You'd think that when you embarrassed yourself so totally as a Presidential candidate, possibly running the worst campaign in modern history, you'd spend the rest of the year in hiding, dodging the laughter of children on the street. But not so for Rudy Giuliani, who has decided to reappear as a surrogate for John McCain on national security. The ensuing reaction from the Obama campaign and the DNC almost makes me wish that St. 9-11 had won the GOP nomination.

The Obama campaign and the DNC struck back at Giuliani for criticizing Obama for pointing out the handling of the 1993 World Trade Center bombing trial as an example of how to deal with terrorists in American courts.

In an e-mail, entitled, “Giuliani v Giuliani: 1993 World Trade Center Bombing Case,” the Obama campaign points out that in 1993, Giuliani said at the time, per the New York Times, March 5, 1994: “Mayor Rudolph W. Giuliani declared that the verdict ‘demonstrates that New Yorkers won't meet violence with violence, but with a far greater weapon -- the law.’”

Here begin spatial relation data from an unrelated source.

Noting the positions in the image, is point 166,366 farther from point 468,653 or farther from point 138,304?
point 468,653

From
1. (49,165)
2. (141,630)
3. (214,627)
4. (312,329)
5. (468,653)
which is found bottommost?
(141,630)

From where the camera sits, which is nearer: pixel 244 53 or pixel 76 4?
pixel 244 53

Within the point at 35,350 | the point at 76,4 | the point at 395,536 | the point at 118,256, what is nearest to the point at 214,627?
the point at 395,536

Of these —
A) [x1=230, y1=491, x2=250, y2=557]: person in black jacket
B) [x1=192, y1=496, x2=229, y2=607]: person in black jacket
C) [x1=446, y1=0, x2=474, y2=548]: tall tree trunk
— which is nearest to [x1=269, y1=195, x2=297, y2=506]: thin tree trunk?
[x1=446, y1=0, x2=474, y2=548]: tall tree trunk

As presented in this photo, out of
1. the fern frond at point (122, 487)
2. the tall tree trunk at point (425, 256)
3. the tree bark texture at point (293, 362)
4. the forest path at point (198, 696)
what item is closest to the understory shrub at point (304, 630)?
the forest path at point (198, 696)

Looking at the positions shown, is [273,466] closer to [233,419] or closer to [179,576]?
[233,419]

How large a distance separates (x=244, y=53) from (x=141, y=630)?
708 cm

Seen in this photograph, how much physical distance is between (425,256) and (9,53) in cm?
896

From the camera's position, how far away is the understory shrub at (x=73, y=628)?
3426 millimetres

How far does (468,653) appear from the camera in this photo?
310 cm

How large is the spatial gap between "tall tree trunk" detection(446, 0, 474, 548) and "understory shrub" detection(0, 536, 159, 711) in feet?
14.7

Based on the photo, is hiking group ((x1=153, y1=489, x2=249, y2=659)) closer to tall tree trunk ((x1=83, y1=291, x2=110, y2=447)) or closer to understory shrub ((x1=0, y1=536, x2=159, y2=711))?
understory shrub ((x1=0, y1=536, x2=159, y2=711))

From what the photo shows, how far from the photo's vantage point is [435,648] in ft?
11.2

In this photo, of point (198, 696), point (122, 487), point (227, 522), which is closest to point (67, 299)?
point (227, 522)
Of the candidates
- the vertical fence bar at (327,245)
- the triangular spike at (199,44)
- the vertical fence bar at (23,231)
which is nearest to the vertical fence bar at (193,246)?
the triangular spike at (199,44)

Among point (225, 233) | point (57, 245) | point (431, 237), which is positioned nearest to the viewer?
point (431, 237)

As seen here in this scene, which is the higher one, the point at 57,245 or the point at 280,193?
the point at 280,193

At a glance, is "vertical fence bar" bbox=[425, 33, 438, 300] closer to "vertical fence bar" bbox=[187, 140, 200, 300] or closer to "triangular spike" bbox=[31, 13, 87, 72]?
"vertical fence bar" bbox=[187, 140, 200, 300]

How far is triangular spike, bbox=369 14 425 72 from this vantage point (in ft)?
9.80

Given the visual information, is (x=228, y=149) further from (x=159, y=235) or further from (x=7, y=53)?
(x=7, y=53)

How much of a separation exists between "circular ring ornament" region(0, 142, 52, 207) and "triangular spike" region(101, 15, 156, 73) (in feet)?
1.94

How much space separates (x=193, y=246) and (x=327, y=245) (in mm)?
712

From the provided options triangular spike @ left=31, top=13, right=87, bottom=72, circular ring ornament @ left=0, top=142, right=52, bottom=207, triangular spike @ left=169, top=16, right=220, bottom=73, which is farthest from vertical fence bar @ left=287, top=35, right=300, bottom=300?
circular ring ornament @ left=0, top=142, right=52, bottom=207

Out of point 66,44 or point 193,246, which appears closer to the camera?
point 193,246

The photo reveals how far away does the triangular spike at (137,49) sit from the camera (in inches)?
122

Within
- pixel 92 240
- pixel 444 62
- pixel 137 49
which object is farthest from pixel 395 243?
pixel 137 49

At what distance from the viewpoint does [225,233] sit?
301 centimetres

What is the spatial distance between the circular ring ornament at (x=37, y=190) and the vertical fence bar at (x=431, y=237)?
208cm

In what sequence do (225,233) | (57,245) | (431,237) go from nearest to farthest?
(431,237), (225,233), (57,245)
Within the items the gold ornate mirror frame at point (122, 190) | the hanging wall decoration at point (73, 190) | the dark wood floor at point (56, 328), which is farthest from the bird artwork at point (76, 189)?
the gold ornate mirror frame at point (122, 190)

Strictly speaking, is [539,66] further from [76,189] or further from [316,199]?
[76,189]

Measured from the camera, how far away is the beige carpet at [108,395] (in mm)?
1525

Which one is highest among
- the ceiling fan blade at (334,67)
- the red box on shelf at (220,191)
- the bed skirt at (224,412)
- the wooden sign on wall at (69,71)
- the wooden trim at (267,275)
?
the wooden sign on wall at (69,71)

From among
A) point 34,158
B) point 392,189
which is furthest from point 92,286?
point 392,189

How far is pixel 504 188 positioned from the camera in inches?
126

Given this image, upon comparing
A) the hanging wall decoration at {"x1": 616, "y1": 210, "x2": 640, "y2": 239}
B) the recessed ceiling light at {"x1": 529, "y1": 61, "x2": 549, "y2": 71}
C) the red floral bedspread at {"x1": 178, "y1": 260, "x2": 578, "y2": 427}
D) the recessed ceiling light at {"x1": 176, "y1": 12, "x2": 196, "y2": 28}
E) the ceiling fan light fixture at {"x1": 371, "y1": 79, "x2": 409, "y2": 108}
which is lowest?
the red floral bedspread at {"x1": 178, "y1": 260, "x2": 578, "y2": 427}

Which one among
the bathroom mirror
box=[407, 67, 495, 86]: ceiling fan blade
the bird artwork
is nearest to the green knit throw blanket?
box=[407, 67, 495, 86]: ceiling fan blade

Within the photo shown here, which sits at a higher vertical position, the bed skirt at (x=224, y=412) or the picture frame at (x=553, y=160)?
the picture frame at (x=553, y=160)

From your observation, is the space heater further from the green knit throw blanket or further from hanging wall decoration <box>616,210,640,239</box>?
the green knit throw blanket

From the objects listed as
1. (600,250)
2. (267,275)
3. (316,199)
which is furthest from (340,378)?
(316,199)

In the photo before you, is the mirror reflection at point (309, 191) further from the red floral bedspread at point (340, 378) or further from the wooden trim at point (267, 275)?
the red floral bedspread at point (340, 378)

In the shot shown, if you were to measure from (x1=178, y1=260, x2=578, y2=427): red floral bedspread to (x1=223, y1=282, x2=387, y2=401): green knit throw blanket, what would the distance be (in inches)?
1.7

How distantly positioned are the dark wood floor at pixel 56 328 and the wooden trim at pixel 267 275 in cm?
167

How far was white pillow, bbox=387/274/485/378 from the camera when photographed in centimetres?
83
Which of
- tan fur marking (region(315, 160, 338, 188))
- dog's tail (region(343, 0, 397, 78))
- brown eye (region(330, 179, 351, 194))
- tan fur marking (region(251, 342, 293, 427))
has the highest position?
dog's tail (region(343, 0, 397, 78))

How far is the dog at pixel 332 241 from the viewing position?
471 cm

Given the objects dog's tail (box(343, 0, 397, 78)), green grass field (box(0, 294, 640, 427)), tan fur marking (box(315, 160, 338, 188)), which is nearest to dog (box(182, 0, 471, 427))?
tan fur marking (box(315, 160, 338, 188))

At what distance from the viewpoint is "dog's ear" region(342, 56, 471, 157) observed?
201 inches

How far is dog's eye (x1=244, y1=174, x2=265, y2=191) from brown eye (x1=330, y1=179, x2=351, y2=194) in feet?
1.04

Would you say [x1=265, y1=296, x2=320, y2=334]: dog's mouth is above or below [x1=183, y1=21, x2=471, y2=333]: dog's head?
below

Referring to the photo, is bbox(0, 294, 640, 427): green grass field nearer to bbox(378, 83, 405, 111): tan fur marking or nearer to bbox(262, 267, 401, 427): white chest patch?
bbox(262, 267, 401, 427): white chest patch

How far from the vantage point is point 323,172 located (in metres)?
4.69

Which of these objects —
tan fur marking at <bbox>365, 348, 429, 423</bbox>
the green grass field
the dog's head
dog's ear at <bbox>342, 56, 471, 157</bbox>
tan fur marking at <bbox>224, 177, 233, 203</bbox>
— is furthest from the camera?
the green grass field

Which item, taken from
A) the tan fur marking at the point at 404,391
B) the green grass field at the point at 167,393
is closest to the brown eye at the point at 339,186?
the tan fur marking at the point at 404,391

Also from that day’s Times: “Mayor Rudolph W. Giuliani said he hoped that the verdicts would lessen tensions rather than increase them. ‘It should show that our legal system is the most mature legal system in the history of the world,’ he said, ‘that it works well, that that is the place to seek vindication if you feel your rights have been violated.’”

The DNC takes its shot at Giuliani with an e-mail with a title, parroting Joe Biden’s Greatest Debate Hits: “Rudy, ‘Noun, verb, 9/11’ Giuliani returns.”

“Democrats are not going to be lectured to on security by the mayor who failed to learn the lessons of the 1993 attacks, refused to prepare his own city’s first responders for the next attack, urged President Bush to put his corrupt crony in charge of our homeland security, and was too busy lobbying for his foreign clients to join the Iraq Study Group,” DNC spokeswoman Karen Finney said. “Rudy Giuliani, can echo the McCain campaign’s false and misleading attacks, but he can’t change the fact that John McCain is promising four more years of President Bush’s flawed and failed policies on everything from energy security and the economy to the war in Iraq.”


TPM Election Central has been digging up quotes all day from McCain advisers who repeatedly suggested during the primaries that he failed New York City on 9-11 and that he has no revelant national security experience whatsoever. It's been fun.

I don't think the McCain camp expected Rudy to get pounded so effortlessly. But since the campaign, the bloom is WAY off that rose.